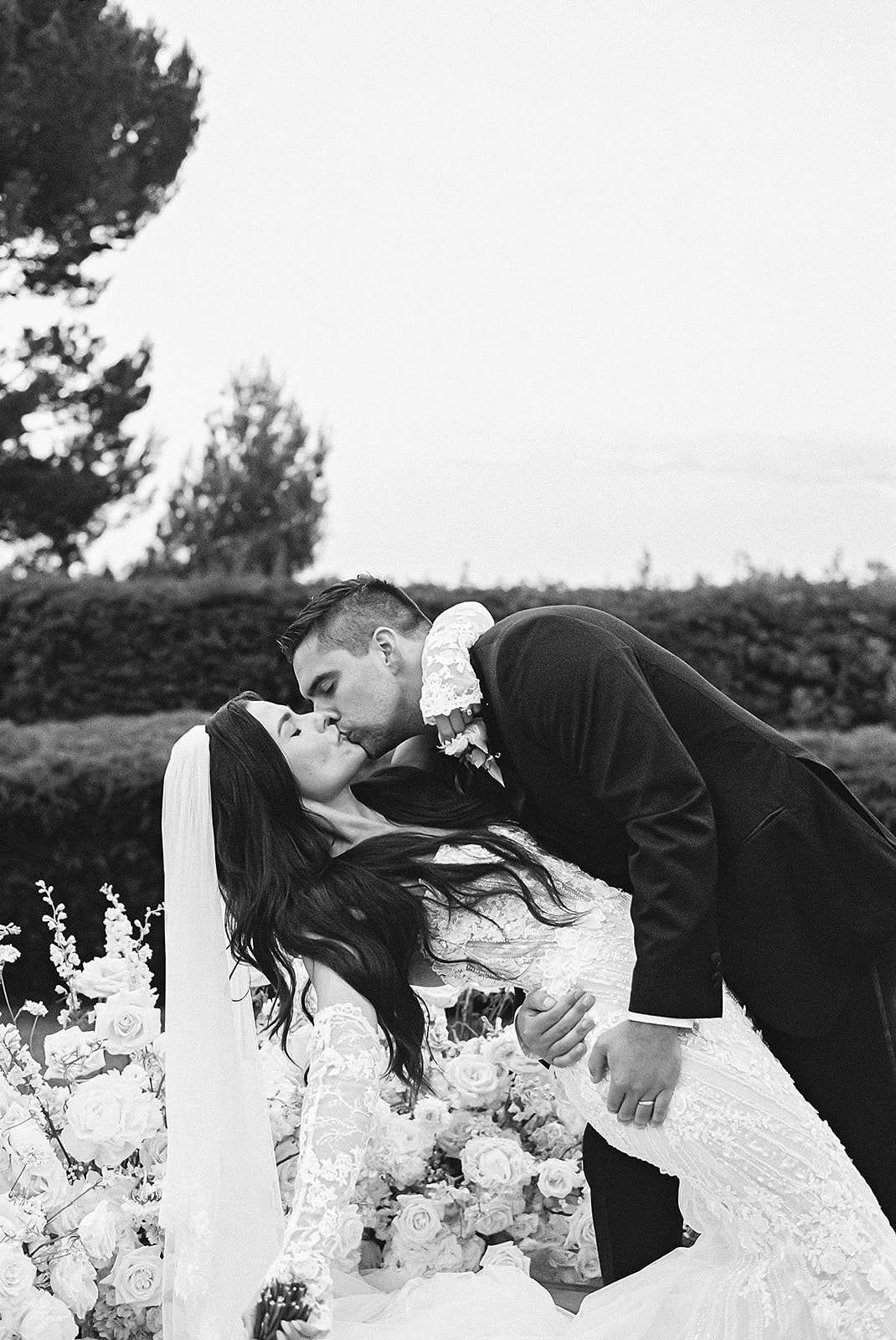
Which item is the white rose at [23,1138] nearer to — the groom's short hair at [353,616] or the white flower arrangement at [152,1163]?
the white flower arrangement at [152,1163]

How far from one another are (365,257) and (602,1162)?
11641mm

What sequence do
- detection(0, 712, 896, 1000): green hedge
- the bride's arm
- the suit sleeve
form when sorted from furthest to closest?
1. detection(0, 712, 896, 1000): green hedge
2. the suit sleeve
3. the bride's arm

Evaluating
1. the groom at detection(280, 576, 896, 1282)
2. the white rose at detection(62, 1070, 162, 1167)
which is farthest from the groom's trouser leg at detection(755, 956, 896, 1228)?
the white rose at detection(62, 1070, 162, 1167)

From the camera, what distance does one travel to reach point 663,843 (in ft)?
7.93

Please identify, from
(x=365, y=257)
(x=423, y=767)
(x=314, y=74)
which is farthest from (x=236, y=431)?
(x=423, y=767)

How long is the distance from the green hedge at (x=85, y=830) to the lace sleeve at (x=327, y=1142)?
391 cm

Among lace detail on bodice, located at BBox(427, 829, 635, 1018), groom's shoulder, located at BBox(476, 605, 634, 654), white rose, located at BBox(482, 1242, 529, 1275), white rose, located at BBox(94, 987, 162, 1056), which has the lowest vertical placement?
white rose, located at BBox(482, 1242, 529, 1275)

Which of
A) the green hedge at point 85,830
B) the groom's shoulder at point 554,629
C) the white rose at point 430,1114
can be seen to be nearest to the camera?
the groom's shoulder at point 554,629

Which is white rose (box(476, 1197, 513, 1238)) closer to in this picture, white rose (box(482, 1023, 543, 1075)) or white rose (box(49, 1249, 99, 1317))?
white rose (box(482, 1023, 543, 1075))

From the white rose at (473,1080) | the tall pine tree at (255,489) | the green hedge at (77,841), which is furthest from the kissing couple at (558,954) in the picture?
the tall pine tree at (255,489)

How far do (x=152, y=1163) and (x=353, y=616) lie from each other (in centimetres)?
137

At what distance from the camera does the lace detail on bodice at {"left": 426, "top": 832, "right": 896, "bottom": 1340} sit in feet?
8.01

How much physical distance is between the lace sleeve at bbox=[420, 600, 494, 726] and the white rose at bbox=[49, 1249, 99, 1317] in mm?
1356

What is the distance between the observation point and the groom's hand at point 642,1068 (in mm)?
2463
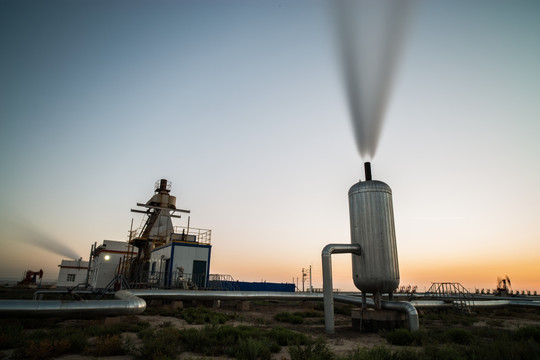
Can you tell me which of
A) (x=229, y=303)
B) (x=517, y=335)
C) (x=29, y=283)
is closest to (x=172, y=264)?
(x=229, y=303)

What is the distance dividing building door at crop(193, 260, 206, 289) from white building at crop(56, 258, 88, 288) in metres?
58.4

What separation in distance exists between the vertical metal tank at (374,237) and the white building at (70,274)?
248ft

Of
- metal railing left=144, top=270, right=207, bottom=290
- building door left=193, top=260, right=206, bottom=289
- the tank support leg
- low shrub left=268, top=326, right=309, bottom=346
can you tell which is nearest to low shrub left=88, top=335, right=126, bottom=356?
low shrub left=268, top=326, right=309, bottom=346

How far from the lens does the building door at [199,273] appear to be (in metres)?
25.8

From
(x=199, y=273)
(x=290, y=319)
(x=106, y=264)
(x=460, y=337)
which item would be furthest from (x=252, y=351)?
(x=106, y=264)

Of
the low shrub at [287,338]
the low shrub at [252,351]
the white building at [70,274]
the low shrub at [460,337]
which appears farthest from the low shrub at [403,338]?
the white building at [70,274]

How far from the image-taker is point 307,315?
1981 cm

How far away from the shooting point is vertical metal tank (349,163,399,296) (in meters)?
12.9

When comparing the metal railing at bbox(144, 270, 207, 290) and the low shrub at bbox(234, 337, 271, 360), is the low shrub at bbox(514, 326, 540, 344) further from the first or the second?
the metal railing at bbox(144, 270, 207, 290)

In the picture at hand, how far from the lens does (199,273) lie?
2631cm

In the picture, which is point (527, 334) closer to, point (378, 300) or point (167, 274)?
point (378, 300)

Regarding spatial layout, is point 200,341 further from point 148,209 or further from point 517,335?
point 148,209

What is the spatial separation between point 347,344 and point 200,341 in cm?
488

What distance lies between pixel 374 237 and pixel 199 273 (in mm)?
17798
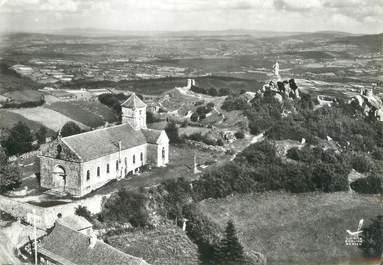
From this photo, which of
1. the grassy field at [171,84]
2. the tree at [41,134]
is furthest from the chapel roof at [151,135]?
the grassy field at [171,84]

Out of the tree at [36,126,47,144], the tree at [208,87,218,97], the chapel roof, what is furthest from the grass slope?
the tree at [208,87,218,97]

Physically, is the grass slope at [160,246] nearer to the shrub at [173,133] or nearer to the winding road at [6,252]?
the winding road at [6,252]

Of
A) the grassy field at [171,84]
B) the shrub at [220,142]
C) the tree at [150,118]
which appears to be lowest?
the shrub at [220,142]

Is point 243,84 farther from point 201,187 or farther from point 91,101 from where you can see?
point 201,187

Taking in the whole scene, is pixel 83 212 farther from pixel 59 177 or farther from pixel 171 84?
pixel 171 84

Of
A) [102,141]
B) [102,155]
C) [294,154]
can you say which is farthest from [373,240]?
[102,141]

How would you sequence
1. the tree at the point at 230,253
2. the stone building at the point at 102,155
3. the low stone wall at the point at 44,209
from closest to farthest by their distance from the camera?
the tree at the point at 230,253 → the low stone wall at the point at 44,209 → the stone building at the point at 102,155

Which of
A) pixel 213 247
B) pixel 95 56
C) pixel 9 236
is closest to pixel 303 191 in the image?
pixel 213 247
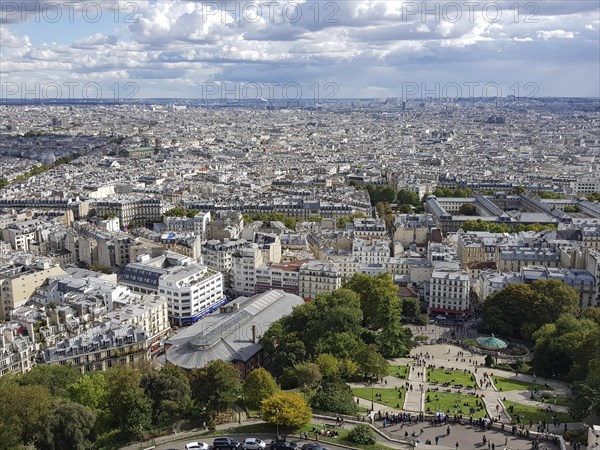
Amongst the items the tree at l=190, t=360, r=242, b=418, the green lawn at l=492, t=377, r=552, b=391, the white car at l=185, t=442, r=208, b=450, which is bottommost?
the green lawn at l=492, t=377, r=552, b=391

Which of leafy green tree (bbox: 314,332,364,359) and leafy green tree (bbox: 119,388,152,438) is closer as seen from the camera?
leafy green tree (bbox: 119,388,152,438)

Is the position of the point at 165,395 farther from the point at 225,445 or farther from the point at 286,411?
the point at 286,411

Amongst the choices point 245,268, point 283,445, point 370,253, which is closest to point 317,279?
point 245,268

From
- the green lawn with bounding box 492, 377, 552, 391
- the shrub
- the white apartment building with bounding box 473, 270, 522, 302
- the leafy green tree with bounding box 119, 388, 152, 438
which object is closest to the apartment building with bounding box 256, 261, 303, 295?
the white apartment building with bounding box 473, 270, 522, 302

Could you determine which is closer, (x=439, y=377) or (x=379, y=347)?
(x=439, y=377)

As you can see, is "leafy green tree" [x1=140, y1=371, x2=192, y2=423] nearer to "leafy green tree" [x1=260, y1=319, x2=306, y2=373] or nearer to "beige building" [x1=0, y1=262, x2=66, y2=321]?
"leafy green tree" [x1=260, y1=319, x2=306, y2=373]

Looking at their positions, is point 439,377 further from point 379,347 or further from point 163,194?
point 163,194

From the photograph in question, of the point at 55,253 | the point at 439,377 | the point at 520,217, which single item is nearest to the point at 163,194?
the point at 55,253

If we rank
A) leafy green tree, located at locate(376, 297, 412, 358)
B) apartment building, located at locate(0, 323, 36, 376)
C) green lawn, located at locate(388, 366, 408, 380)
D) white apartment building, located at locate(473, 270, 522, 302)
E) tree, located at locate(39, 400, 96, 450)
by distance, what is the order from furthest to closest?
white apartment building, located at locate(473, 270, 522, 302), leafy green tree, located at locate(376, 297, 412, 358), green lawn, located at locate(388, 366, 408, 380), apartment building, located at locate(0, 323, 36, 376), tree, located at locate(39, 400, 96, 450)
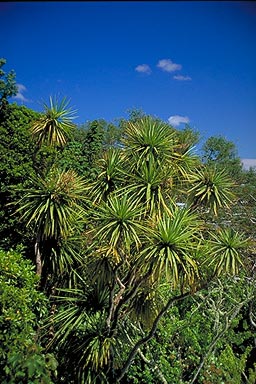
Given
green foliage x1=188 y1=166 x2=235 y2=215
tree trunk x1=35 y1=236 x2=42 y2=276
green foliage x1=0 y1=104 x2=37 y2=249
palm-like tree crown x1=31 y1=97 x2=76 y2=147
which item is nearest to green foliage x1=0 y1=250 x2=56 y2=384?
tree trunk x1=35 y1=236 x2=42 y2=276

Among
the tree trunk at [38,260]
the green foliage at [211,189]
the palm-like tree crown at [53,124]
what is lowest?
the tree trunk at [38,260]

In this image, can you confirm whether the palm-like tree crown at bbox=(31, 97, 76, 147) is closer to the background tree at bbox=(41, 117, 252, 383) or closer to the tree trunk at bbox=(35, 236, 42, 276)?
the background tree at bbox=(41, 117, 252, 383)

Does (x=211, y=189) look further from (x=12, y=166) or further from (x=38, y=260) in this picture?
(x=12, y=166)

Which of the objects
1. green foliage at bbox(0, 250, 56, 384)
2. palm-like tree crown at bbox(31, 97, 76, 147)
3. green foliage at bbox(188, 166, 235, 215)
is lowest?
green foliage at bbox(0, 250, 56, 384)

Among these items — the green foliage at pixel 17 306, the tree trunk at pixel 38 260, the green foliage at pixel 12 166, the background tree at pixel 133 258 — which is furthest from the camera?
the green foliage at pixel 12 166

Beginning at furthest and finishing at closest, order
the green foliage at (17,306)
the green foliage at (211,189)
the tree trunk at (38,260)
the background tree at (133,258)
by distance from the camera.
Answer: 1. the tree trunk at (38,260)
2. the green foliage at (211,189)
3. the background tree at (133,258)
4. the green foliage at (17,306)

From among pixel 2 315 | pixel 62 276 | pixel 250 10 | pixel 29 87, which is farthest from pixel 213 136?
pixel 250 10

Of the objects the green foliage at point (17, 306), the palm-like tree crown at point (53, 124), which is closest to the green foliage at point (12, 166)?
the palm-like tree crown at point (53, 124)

··········

The request: Report, in full, every line above that contains the string "roof". Case matters.

Exercise answer:
is furthest from the chapel roof at [151,135]?
Out of the tree at [36,126,47,144], the tree at [208,87,218,97], the chapel roof, what is furthest from the grass slope?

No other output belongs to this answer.